Reproduce everything in the material from the line containing "MALLARDS LANDING - Residential" down to the line containing "Polémica con Piqué: se", word for word, with both of those lines included. Leave the pictures out of your answer.

***** Data supplied

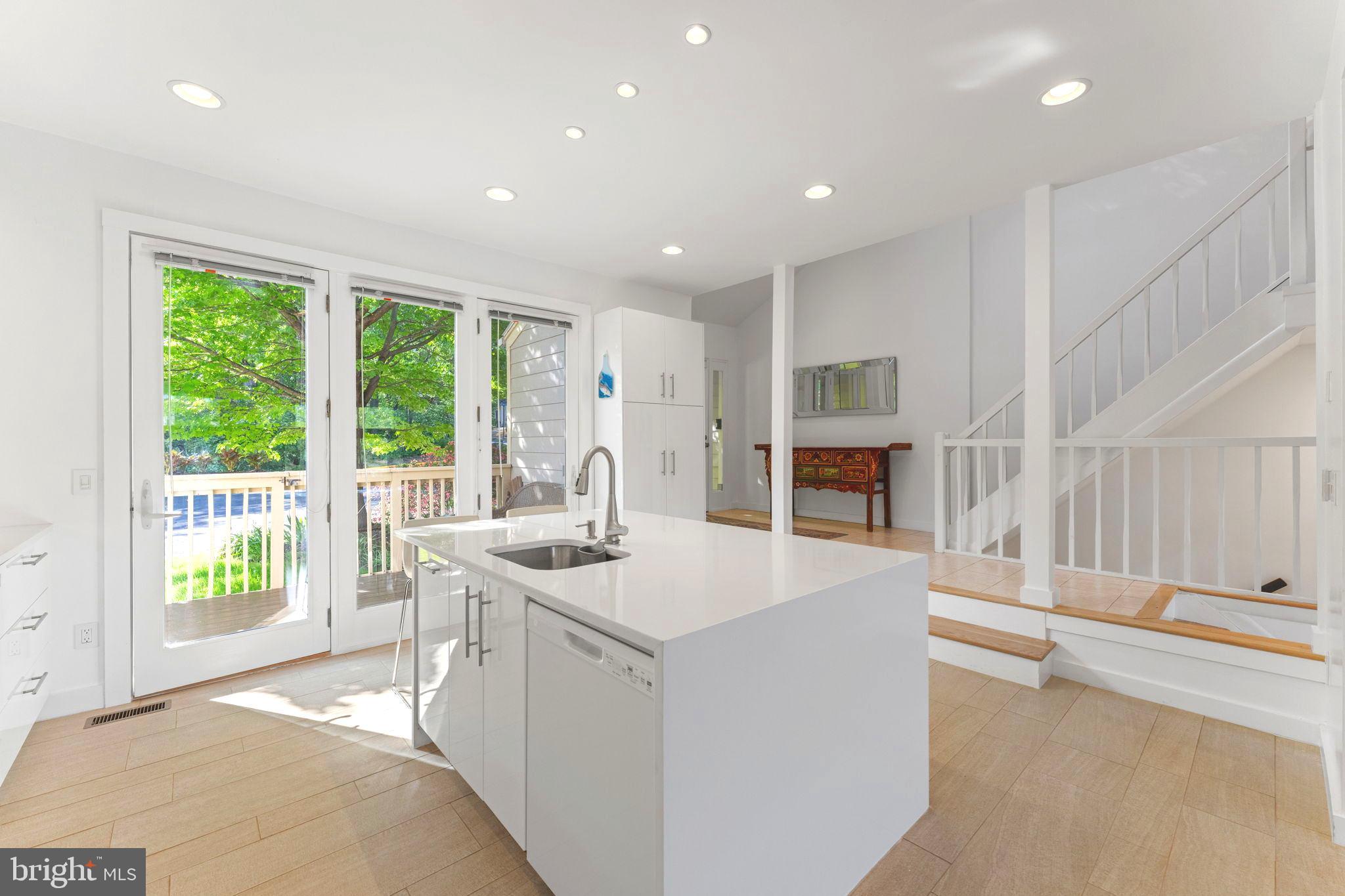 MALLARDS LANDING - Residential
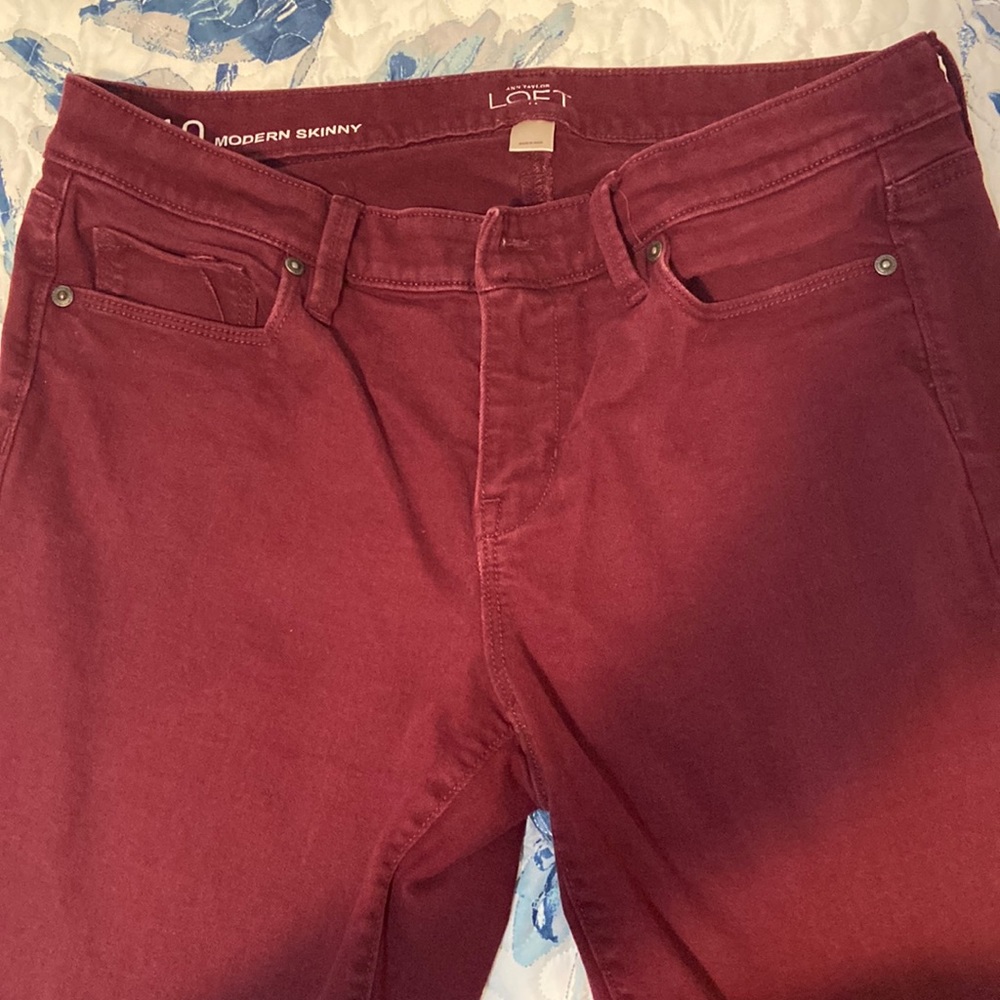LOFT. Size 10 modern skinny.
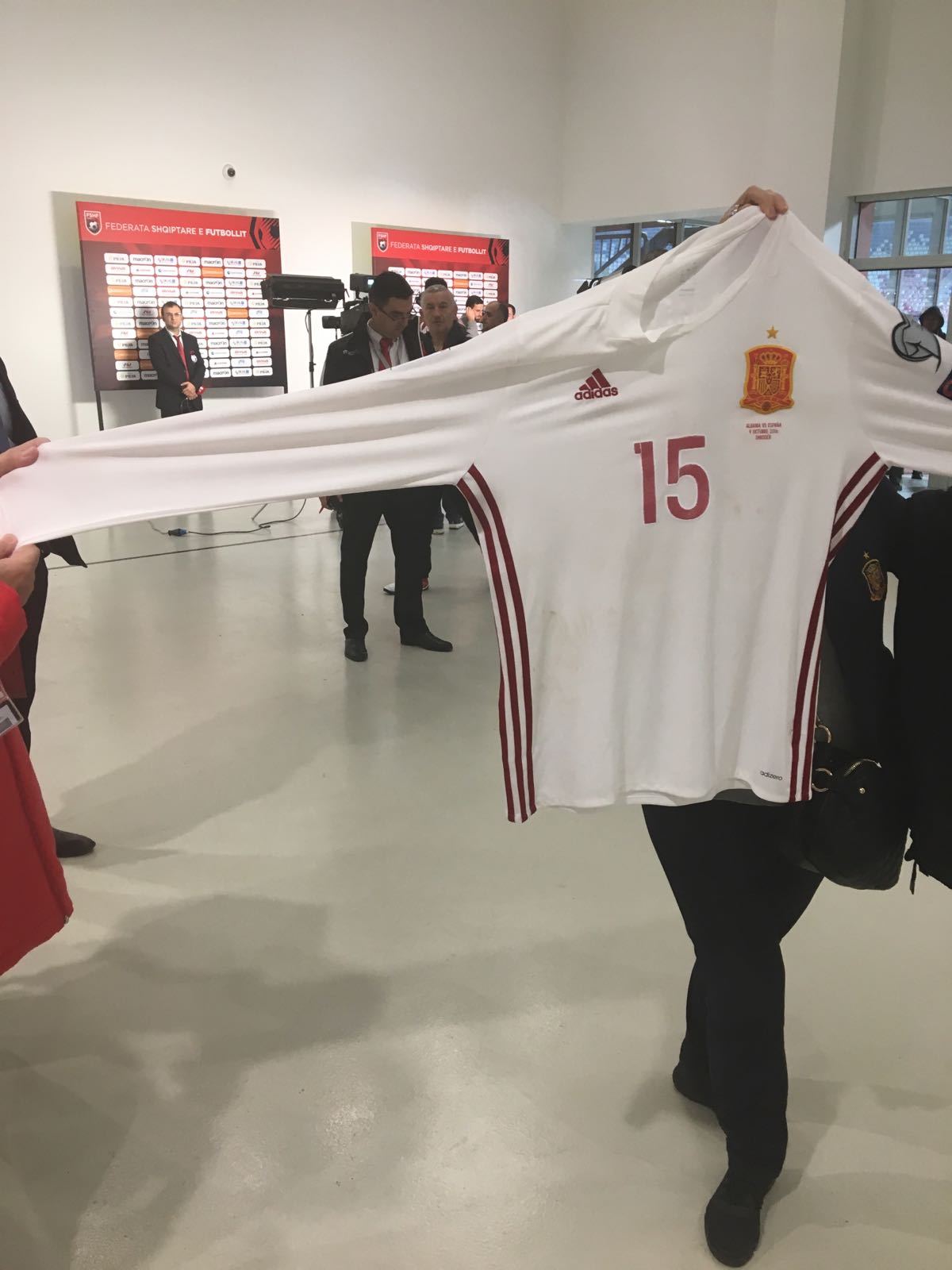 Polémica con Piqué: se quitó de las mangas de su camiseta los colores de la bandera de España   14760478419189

**********
***** Data supplied

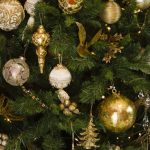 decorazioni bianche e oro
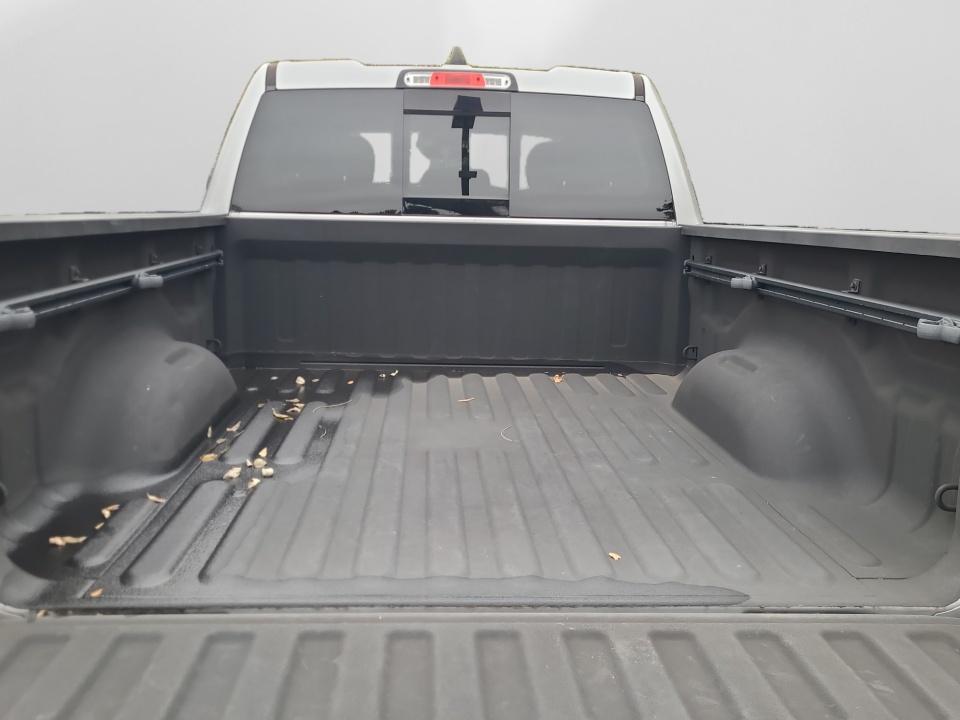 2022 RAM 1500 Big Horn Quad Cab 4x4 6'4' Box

**********

_Exercise solution_
 MALLARDS LANDING - Residential
LOFT. Size 10 modern skinny.
 Polémica con Piqué: se quitó de las mangas de su camiseta los colores de la bandera de España   14760478419189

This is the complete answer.